There is no denying that Christmas was the best day of the year when we were younger. But as we grow up and start to see Christmas for what it has really become, the glamour and excitement for the holiday admittedly fades. The gifts turn into bills and the lights lose their glow. Now we think of Christmas as a filled parking lots at the mall and endless papercuts from stuffing all of the Christmas card envelopes. The meaning of Christmas was lost the second that society started preferring presents to family.
As a little kid, all you can really think about is the jolly bearded man in the red suit that travels around the world delivering presents in one night via a reindeer-drawn sleigh. It was a series of raw anticipation: sending letter after letter to the North Pole, making sure you weren’t on the naughty list, perfecting the cookies and milk, and tracking Santa until he was on a direct route to your house.
The whole experience of being a little kid at Christmas is truly unlike any other. It is simply a magical time in your life, but it is an era that eventually comes to end. As you get older and that bearded man in the red suit fades away, the meaning of Christmas changes, and you realize what really matters to people.
I personally think that Christmas should act as a Thanksgiving part two. And what I mean by this is that the focus should be your family and spending quality time with the people you care about. Someone recently asked me what I wanted for Christmas this year, and I really could not come up with an answer for them. And this is not because I didn’t put any thought into what I wanted or needed, but rather because Christmas lists don’t have the excitement to them that they used to have.
Admittedly, opening gifts on Christmas is great, no one can deny that. But to me, that’s not what really Christmas is all about now. Christmas nowadays is driven by consumerism and the obsession about getting the best gift for the best price. This is all well and good, but the focus is too much on making someone happy through what you bought them and not enough on how spending time with them should be enough. How much money you can spend does not equate to happiness, but that’s just how society is now, and it is sad.

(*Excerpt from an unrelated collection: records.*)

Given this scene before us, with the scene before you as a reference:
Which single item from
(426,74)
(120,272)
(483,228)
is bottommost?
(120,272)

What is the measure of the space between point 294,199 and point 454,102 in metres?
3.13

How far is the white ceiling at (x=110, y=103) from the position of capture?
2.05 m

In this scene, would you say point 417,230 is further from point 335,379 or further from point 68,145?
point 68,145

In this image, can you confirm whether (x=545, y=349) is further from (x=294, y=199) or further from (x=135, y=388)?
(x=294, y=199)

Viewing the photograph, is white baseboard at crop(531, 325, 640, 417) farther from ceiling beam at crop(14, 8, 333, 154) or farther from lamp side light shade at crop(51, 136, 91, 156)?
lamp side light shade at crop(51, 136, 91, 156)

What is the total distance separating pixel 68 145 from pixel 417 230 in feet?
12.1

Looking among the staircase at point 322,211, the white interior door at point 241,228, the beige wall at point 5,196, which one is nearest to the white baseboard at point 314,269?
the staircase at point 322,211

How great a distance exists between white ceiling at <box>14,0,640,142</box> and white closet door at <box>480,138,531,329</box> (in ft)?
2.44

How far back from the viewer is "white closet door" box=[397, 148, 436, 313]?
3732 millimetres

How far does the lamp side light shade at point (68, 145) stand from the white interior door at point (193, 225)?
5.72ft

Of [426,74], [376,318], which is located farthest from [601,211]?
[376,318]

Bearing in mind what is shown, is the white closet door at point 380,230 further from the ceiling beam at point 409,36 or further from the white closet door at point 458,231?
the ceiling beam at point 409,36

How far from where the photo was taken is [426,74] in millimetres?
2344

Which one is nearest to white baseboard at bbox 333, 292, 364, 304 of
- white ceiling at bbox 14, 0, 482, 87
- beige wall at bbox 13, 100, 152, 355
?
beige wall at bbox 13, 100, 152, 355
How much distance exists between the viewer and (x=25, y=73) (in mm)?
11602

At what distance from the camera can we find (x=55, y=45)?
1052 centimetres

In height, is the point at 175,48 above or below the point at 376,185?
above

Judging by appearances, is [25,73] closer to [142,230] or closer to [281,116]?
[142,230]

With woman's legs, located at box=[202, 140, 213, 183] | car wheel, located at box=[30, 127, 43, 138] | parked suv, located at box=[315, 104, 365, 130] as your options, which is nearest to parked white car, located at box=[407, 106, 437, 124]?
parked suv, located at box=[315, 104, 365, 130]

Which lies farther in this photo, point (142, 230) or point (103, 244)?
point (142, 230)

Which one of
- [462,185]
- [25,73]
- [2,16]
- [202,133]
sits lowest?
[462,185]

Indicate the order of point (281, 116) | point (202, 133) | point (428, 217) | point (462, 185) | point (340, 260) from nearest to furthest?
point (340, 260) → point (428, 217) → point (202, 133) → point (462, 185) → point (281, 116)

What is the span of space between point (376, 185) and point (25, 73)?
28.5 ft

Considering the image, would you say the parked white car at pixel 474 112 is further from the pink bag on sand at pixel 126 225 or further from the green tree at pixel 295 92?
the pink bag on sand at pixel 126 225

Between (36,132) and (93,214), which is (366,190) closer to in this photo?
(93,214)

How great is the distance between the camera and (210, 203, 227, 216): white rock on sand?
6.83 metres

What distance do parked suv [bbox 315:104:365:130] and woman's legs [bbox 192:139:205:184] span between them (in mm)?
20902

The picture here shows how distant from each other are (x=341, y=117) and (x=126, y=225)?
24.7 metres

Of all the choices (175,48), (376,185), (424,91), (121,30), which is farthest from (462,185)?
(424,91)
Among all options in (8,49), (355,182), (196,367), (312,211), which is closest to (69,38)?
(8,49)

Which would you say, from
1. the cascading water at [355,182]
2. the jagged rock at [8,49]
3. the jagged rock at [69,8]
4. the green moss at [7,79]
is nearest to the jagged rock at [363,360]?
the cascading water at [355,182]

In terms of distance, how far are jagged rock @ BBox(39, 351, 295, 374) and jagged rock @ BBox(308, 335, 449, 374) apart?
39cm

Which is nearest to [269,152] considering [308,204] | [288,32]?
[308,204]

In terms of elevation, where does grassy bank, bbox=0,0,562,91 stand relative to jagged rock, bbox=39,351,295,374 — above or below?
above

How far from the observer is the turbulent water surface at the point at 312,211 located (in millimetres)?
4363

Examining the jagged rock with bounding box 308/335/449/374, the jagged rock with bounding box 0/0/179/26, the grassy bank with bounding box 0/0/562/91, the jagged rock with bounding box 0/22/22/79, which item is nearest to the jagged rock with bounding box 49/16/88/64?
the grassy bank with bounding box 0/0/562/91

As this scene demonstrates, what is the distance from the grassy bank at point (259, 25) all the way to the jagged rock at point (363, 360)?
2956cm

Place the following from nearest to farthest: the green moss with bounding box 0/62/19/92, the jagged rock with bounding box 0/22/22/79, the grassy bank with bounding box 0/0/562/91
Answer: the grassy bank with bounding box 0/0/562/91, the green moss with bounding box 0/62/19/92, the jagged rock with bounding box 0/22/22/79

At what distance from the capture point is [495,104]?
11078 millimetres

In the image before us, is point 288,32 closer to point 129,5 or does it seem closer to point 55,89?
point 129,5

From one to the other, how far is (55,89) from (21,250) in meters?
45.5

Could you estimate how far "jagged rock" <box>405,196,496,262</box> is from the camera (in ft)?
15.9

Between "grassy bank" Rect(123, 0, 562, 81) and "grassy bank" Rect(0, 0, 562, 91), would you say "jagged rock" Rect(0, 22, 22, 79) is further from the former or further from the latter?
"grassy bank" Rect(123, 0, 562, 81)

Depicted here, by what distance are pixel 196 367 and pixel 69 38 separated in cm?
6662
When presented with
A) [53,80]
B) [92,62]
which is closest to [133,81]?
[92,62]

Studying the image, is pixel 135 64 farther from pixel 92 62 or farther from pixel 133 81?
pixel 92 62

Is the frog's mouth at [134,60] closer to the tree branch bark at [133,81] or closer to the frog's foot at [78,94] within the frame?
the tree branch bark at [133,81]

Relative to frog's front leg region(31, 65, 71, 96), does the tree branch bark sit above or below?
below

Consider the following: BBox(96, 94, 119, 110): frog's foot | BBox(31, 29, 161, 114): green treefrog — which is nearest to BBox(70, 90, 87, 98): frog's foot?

As a college kid who is away from home a majority of the year, I’m just happy to be home and around my family. I wish everyone looked at it as another holiday to celebrate with your family, but with so many people focusing on consumerism, it is hard to do that. That is why I miss being a little kid at Christmas the most. Not because of Santa or Rudolph or writing letters, but because as a little kid, you are oblivious to the fact that society has forgotten the meaning of Christmas.